◆ WHAT THIS TASK INVOLVES: Please output the text of every entry below character for character, without the pictures.

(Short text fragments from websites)
>>>
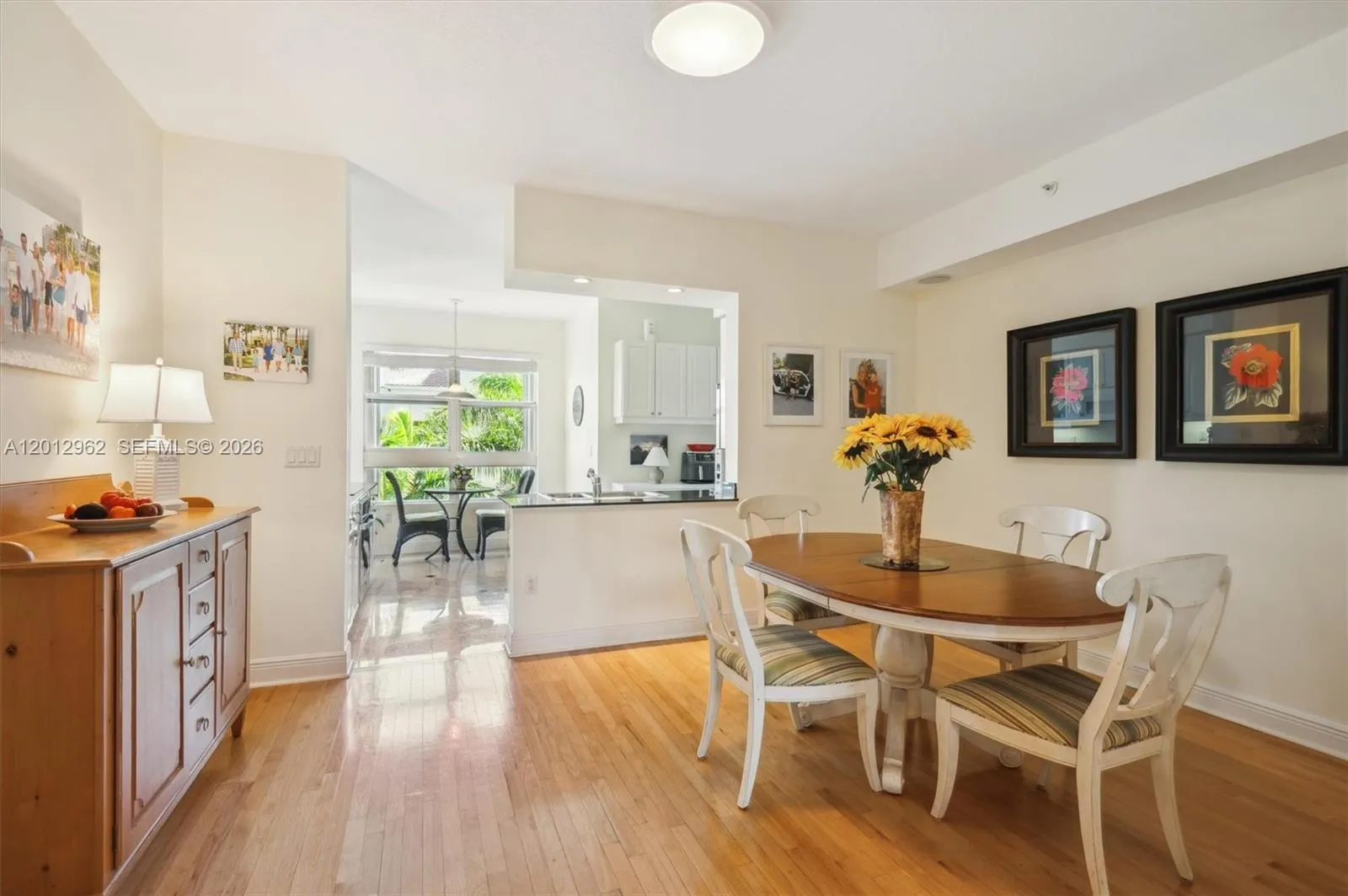 701 Crandon Blvd # 1, Key Biscayne FL 33149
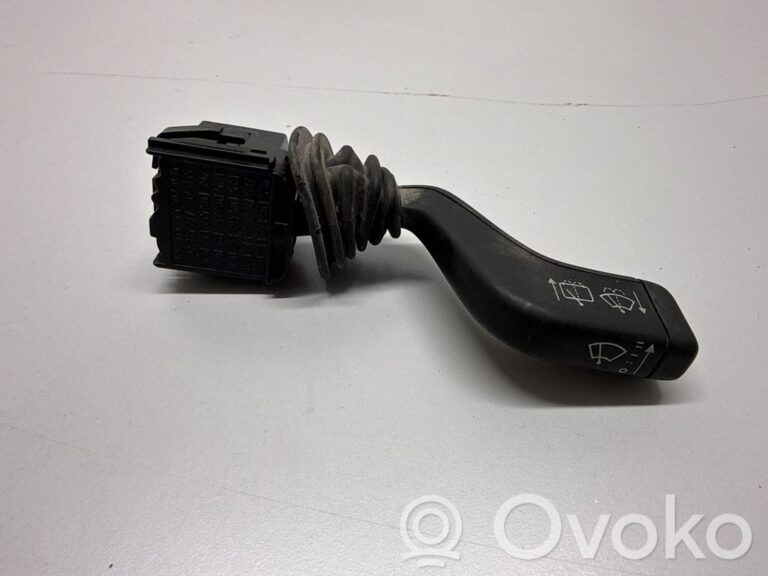 d440d262ce73ebb6612e58456ca45c2e-41a6e16589f67b9916e7377016739119_wiper_control_stalk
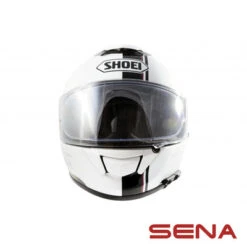 Sena 3S Wired Microphone Kit -Motorcycle Riding Equipment 3S Helmet Installation 12 1024x680 copy 28488.1482131386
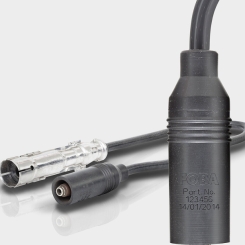 csm_Ignition-Distributor-CO2_ddb589608c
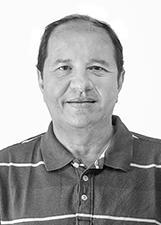 Foto de Joao Goulart Carvalho de Souza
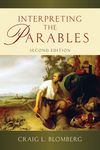 Interpreting the Parables - 圖片 1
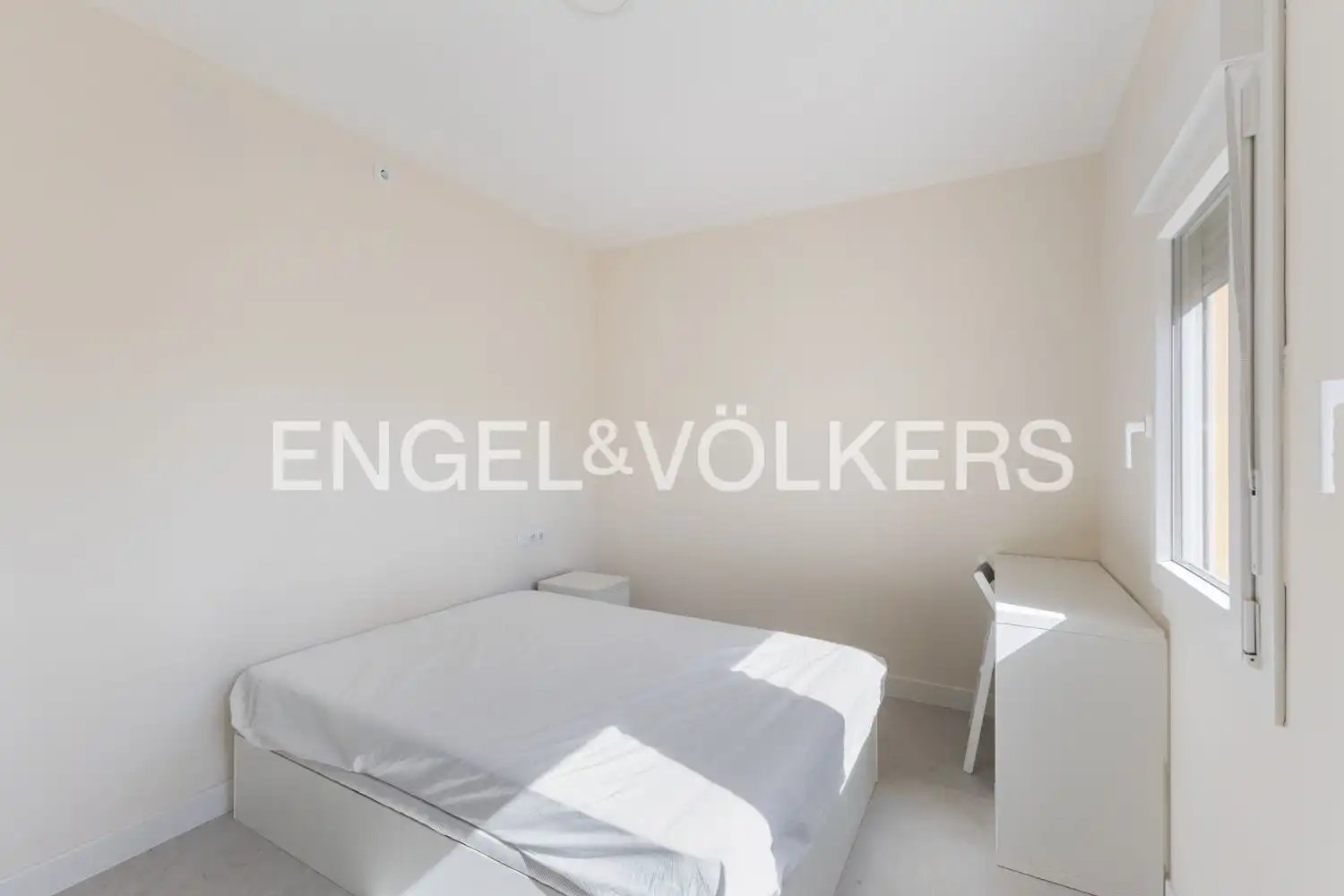 Piso de 74 m² en Valencia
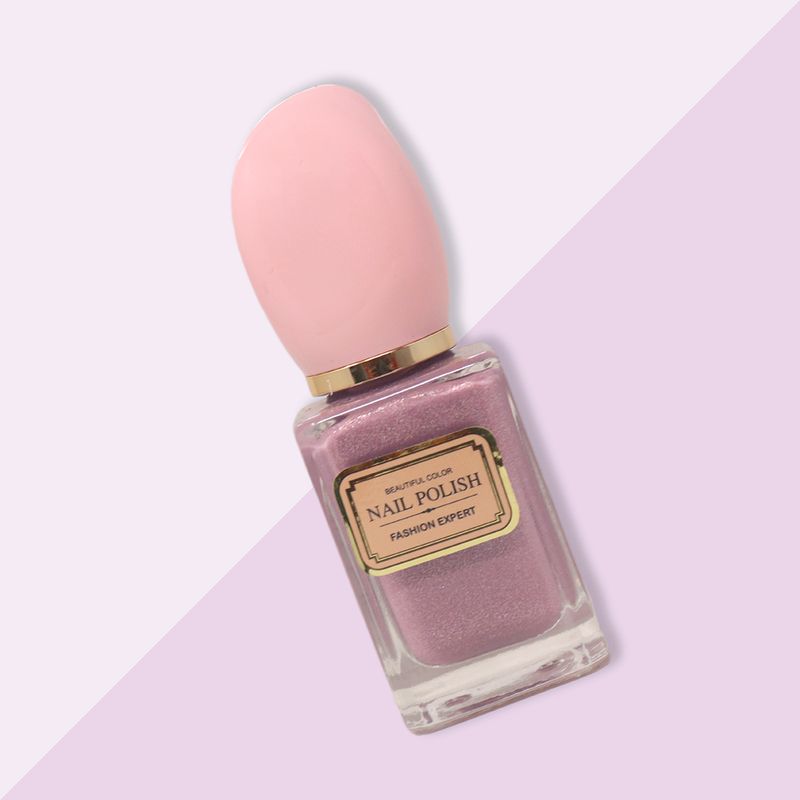 Esmalte-de-u-as-15-ml-Peque-o-Lila-brillante-3-168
<<<
◆ EXERCISE SOLUTION:
 701 Crandon Blvd # 1, Key Biscayne FL 33149
 d440d262ce73ebb6612e58456ca45c2e-41a6e16589f67b9916e7377016739119_wiper_control_stalk
 Sena 3S Wired Microphone Kit -Motorcycle Riding Equipment 3S Helmet Installation 12 1024x680 copy 28488.1482131386
 csm_Ignition-Distributor-CO2_ddb589608c
 Foto de Joao Goulart Carvalho de Souza
 Interpreting the Parables - 圖片 1
 Piso de 74 m² en Valencia
 Esmalte-de-u-as-15-ml-Peque-o-Lila-brillante-3-168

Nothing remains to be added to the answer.